Kericuhan di Pelabuhan bakauheni

Infotangerang.id – Puncak arus balik Lebaran 2024 diwarnai dengan terjadinya kericuhan di Pelabuhan Bakauheni Minggu, 14 April 2024 malam hari.

Kericuhan tersersebu karena adanya antrean kendaraan yang tidak tertip (menyerobot). Hal itu membuat para pemudik lainnya melakukan prodes kepada pihak pengelola yaitu PT ASDP.

Atas insiden kericuhan tersebut, Coorporate Secretary PT ASDP, Shelvy Arifin mengungkapkan permohonan maaf atas ketidaknyamanan yang terjadi akibat inseiden tersebut.

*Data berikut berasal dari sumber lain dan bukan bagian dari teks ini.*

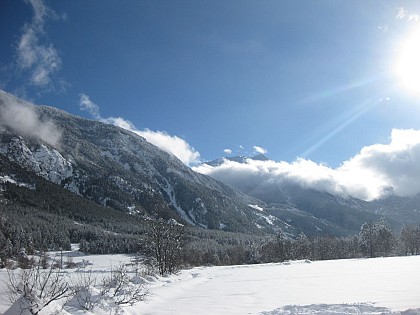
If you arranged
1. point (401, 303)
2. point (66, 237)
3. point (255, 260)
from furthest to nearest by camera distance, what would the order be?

“Karena volume kendaraan yang terus meningkat mengakibatkan ketidaknyamanan yang pengguna jasa rasakan lebih lama dari waktu normal,” ungkapnya.

Lanjut, Shelvy juga menghimbau kepada para pemudik agar sabar dalam mengantre, sekaligus mohon pengertiannya kepada petugas yang bertugas.

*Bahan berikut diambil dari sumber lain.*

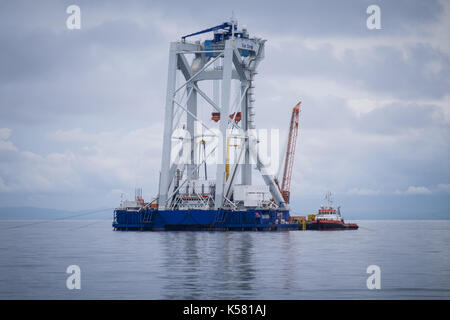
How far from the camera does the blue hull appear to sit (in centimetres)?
8638

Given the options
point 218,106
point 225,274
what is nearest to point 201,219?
point 218,106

Kronologis Kericuhan Antrean di Pelabuhan Bakauheni

Awal kericuhan tersebuk ketika ada petugas yang mendahulukan pemudik yang terlambat datang mengantre. Sedangkan pemudik yang sudah lama mengantre belum juga berangat itu terjadi di dermaga eksekutif.

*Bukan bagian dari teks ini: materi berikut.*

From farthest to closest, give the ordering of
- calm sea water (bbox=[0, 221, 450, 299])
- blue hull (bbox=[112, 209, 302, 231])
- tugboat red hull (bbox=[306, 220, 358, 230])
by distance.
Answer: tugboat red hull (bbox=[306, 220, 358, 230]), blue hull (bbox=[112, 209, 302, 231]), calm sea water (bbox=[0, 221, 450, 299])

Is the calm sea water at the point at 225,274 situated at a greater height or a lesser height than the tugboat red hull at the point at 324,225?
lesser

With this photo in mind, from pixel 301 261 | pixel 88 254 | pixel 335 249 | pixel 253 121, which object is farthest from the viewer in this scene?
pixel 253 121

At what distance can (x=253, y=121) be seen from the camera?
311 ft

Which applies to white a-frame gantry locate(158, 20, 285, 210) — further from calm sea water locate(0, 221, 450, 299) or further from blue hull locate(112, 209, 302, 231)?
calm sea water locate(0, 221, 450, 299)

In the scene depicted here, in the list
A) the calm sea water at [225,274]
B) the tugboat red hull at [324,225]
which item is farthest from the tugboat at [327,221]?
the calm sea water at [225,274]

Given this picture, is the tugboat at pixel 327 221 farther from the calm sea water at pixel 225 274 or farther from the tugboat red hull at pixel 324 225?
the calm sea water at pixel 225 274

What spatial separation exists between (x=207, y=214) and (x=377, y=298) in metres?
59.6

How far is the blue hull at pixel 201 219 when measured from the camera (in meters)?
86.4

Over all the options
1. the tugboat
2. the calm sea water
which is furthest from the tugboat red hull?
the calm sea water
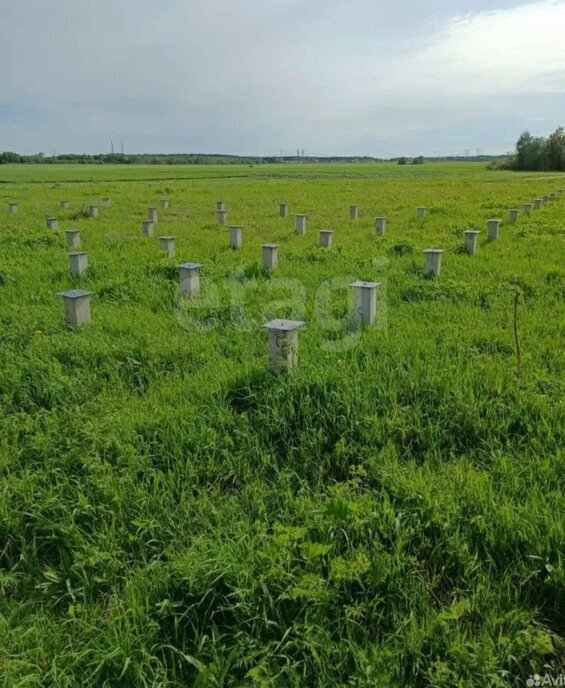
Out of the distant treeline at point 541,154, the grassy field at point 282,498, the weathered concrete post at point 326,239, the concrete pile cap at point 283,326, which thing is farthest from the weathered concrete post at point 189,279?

Kita jalan, datang ke sini sesuai antrean, tertib, nunggu. Antre parkir satu jam kita tunggu, masuk lagi ke sini satu jam, sampai sekitar 4-5 jam, tiba-tiba ada tiga barisan kita belum bisa masuk (sto). Kita pikir sudah penuh kapal, kita diam saja, tapi ternyata di sebelah kanan kita yang tidak sesuai antreannya, ada dua baris mobil masuk,” keluh Rizal salah satu pemudik yang protes atas entrean tersebut.

Lanjut, Rizal menymapaikan perasaan yang kecewa atas ketidak adilan yang petugas lapangan lakukan saat antrean masuk ke kapal. Saat terjadinya protes petugas tidak bisa menjawab protes tersebut.

“Kenapa ada orang-orang yang mendapatkan keistimewaan. Kita komplain jawabannya tenang aja semua pasti naik. Ya kita ngerti semua pasti naik, masalahnya ikut aturan enggak?,” tegas pertanyaan Rizal.

Akibat hal tersebut, suasana menjadi panas dan hampir terjadi keributan atara petugas dan para pemudik yang mengantri.